What is the locus of $\{e^{i \theta} + be^{-i \theta} \ : \theta \in [0, 2 \pi] \}$ for fixed $b \in \mathbb{C}$?
Write $ w := u +iv = z+b \bar z$, where $z$ traverses the unit circle exactly once. After substituting $Re(z)= \cos \theta, Im(z) = \sin \theta$ and some algebra I get,
$ (1): \ v^2 + \frac{(1-b)^2 u^2}{(1+b)^2} = 1-b ^2$ for $ b \neq 1,-1$ and $(2): \ w=2Rez, (3): \ w= -2Imz$ for $ b=1$ and $b=-1$ respectively.
If it weren't for the fact that $b$ is complex I would say that $(1)$ is just a conic section. Can someone help me finish this off/ tell me where I've gone wrong? Many thanks!
Writing $b = p + iq$ for $p, q \in \mathbb{R}$, we can expand the expression as
\begin{align*} e^{i\theta} + be^{-i\theta} &= (\cos\theta + i\sin\theta) + (p+iq)(\cos\theta-i\sin\theta) \\ &= ((1+p)\cos\theta + q\sin\theta) + i((1-p)\sin\theta + q\cos\theta). \end{align*}
So if we write $x + iy = e^{i\theta} + be^{-i\theta}$ for real $x, y$, we are led to the system of linear equations
$$ \begin{pmatrix} x \\ y \end{pmatrix} = \begin{pmatrix} 1+p & q \\ q & 1-p \end{pmatrix} \begin{pmatrix} \cos\theta \\ \sin\theta \end{pmatrix}. \tag{*}$$
If you are familiar with spectral theorem, this allows to deduce that the locus is a possibly degenerate ellipse whose major and minor axes are determined by the eigenvalue/eigenvector pairs of the 2 by 2 matrix appearing in $\text{(*)}$.

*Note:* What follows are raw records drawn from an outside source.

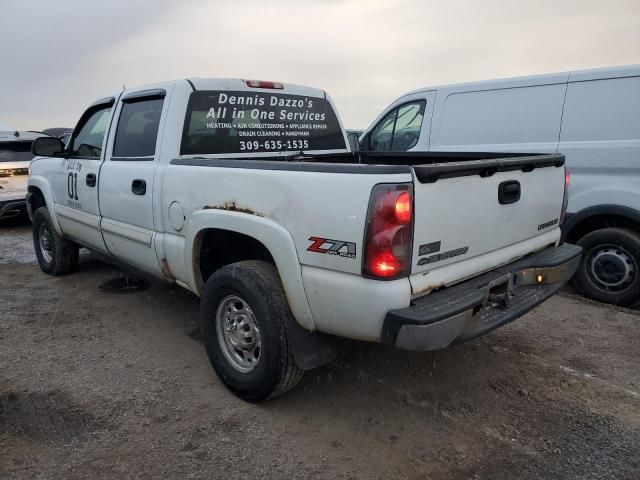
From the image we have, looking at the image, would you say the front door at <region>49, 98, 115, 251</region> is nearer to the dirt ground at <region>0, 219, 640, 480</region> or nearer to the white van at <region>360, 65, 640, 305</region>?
the dirt ground at <region>0, 219, 640, 480</region>

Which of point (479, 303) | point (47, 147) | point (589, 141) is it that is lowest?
point (479, 303)

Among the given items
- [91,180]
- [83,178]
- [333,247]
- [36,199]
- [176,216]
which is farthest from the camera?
[36,199]

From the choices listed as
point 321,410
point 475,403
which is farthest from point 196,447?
point 475,403

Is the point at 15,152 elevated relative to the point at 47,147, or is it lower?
lower

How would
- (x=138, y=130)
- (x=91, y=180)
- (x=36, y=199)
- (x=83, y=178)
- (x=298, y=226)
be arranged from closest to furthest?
(x=298, y=226)
(x=138, y=130)
(x=91, y=180)
(x=83, y=178)
(x=36, y=199)

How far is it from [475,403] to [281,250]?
1528 mm

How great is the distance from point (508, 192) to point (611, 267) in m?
2.60

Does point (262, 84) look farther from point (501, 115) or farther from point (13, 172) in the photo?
point (13, 172)

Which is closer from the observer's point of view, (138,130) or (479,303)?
(479,303)

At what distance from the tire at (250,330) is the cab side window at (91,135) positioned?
2207mm

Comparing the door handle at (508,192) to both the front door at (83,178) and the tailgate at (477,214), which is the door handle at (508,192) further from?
the front door at (83,178)

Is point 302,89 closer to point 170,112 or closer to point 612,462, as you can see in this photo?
point 170,112

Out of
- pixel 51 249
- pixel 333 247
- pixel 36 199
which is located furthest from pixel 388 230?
pixel 36 199

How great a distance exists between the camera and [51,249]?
18.5ft
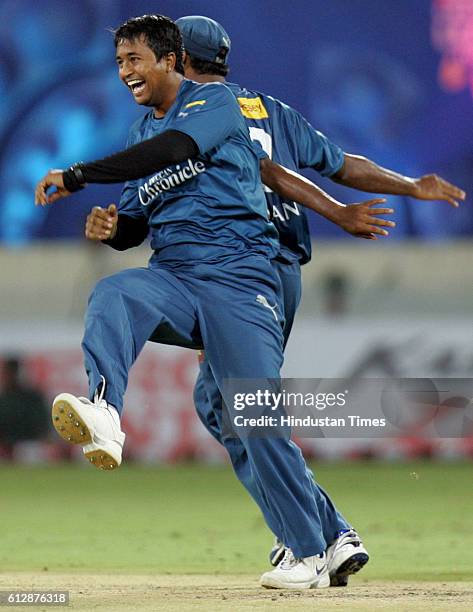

Otherwise, we can still tackle this problem by more elementary means. We have two cases:
If $|b| \neq 1$ so that the 2 by 2 matrix appearing in $\text{(*)}$ is invertible, then solving $\text{(*)}$ to obtian
$$ \begin{pmatrix} \cos\theta \\ \sin\theta \end{pmatrix} = \frac{1}{1-|b|^2} \begin{pmatrix} 1-p & -q \\ -q & 1+p \end{pmatrix} \begin{pmatrix} x \\ y \end{pmatrix} $$
and then plugging this to the relation $\cos^2\theta + \sin^2\theta = 1$, we end up with
$$ ((1-p)x - qy)^2 + (-qx + (1+p)y)^2 = (1-|b|^2)^2. $$
This is the equation of the locus, and it is indeed an ellipse.
If $|b| = 1$, then write $b = e^{i\alpha}$ and note that
$$ e^{i\theta} + be^{-i\theta} = e^{i\alpha/2} \bigl( e^{i(\theta-\alpha/2)} + e^{-i(\theta-\alpha/2)} \bigr) = 2 e^{i\alpha/2} \cos(\theta-\alpha/2). $$
So the locus is the line segment $[-2, 2]$ rotated around $0$ by $\alpha/2$ radian.